## Assignment
Please report how many lines in the records below contain the word "soñó", giving only that number.

Saved entries
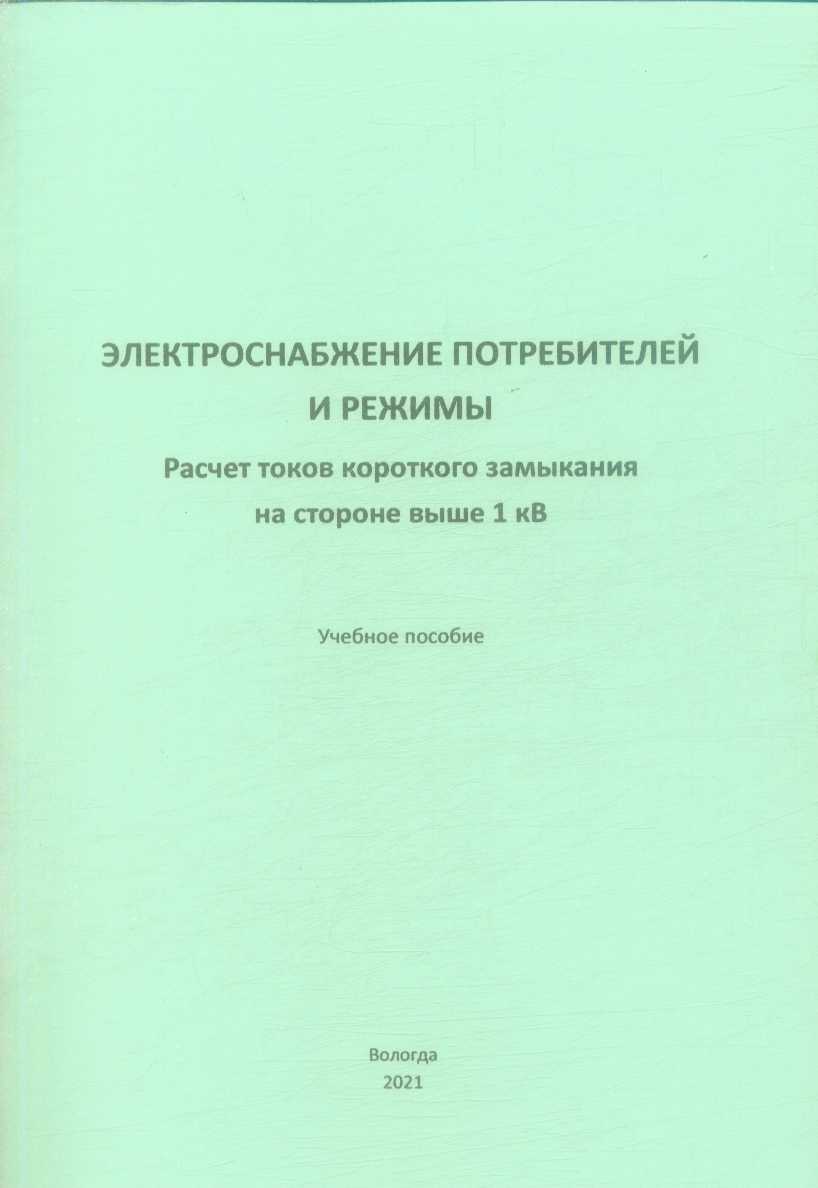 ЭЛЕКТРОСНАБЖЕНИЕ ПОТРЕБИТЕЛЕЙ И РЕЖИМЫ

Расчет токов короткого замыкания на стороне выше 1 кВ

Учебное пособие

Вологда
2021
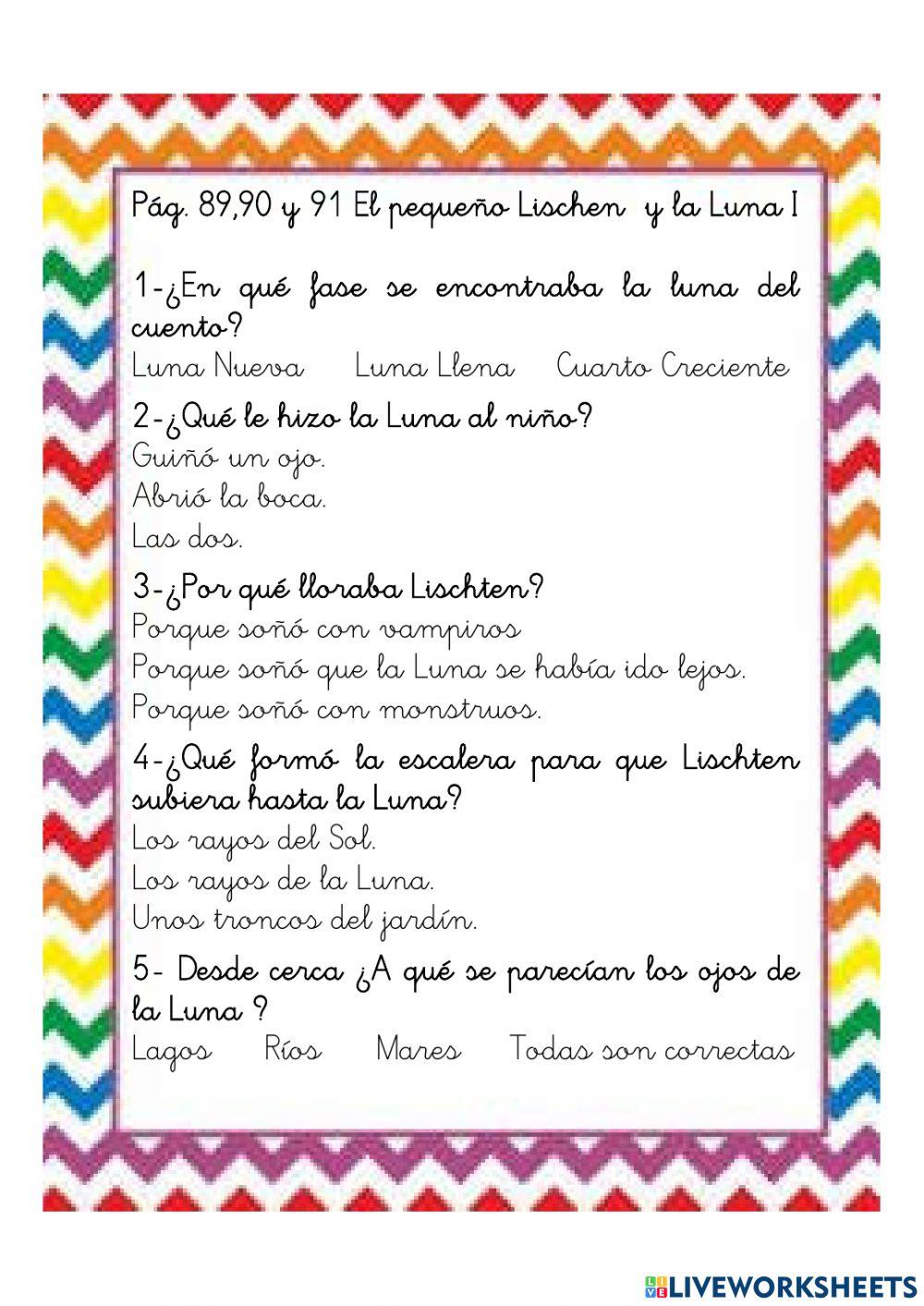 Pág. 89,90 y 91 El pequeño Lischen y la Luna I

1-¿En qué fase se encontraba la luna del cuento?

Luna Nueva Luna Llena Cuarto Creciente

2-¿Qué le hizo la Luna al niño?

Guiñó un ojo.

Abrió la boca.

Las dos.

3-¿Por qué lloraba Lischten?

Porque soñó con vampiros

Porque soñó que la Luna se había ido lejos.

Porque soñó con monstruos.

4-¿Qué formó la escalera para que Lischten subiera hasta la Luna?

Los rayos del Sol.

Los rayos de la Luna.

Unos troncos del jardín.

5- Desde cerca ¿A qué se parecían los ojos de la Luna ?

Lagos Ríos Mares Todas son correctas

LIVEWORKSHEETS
==
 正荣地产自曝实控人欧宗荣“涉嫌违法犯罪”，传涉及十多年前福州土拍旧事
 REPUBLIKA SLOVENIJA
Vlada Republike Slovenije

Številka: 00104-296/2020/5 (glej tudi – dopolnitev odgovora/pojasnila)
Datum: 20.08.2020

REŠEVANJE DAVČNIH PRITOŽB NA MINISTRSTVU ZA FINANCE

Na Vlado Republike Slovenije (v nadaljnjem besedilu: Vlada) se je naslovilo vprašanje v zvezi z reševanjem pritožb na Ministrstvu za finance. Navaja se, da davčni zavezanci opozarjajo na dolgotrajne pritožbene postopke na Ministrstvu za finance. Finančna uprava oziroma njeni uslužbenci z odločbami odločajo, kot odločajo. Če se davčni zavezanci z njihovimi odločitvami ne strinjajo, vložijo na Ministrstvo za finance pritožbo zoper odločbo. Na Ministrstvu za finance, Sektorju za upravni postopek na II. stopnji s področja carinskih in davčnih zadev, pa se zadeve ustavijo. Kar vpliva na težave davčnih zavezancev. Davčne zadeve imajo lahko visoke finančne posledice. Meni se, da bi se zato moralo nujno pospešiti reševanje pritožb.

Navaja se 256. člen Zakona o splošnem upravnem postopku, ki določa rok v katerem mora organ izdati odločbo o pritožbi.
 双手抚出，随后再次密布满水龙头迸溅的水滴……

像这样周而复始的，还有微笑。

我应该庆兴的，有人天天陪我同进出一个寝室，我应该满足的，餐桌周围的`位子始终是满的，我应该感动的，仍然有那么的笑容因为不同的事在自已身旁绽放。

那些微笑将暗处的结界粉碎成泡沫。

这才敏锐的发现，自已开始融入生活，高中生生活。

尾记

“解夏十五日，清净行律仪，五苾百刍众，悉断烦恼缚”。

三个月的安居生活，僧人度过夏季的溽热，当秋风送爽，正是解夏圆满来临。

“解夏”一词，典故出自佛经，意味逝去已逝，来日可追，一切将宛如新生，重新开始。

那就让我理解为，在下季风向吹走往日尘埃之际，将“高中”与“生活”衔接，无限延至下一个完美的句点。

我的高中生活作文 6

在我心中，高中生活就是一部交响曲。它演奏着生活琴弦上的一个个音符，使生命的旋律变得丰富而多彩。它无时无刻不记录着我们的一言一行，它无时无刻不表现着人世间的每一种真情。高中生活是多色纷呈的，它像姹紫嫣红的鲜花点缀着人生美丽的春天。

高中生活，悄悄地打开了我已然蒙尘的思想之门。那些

## Answer to the problem
3